To install dependencies, you’ll want to run the following commands in an R console (obtained by simply executing the command ‘R’):

setRepositories(ind = c(1, 2))
install.packages(c('ggplot2', 'threejs', 'igraph', 'uwot', 'tidyr', 'dplyr', 'dtplyr', 'data.table', 'phangorn', 'randomcoloR', 'mclust', 'dbscan', 'ape', 'parallelDist', 'foreach', 'doParallel', 'manipulateWidget', 'stringdist', 'Biostrings', 'microseq'))
install.packages(c('XVector', 'GenomeInfoDb'))
BiocManager::install(c("Biostrings", "microseq"))
devtools::install_github("irycisBioinfo/PATO", build_vignettes = TRUE)

These commands will install PATO and its dependencies in the correct order. You may now run the script below, which should take a few minutes to execute:

step1_remove_accessory_proteins.r

The first lines load all the proteins from the ‘all_proteins’ directory. The MMseqs2 utility is then used to cluster proteins together. Matching criteria is defined by two parameters, identity and coverage. Identity represents the percentage of amino acids that are the same between two sequences, while coverage specifies the percentage of the length of a protein that is represented in alignment with the other. These parameters stem from the different ways proteins change between strains, as explained above: amino acids might change, but may be inserted or deleted as well.

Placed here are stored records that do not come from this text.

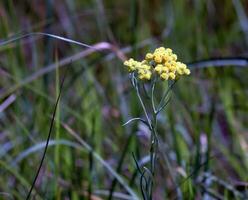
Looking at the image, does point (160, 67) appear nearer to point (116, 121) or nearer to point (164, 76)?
point (164, 76)

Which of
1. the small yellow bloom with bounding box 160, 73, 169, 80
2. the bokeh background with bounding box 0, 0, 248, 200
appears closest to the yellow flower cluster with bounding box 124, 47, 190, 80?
the small yellow bloom with bounding box 160, 73, 169, 80

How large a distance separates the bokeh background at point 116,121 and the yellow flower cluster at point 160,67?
0.93 ft

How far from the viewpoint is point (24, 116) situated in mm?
2297

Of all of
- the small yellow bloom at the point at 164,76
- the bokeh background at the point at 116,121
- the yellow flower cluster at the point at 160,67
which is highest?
the bokeh background at the point at 116,121

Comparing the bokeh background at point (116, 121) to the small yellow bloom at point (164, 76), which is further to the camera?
the bokeh background at point (116, 121)

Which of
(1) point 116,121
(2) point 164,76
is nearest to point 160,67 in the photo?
(2) point 164,76

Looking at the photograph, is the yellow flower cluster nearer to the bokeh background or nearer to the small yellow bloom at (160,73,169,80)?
the small yellow bloom at (160,73,169,80)

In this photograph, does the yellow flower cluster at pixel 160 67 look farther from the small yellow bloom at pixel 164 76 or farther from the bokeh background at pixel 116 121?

With the clusters at hand, the rest of the script simply identifies proteins from the reference genome that belong to clusters where over 95% of the strains are represented. The 5% gives us wiggle room in case any genomes from NCBI have incomplete protein annotations, which is rare but sometimes happens. Also note that the clustering criteria are very loose - only proteins that are certainly accessory to the genome are removed at this step. Don’t worry - we’ll check the presence of antigen candidates across all strains again towards the end of the pipeline.

The output proteins will be written to ‘core.fasta’, which will contain around 2727 proteins. This is a big reduction from the 3670 proteins found in the reference genome.

Optional Challenge: Use the properties of the FASTA format to find a way to count the number of proteins in a file by using ‘grep.’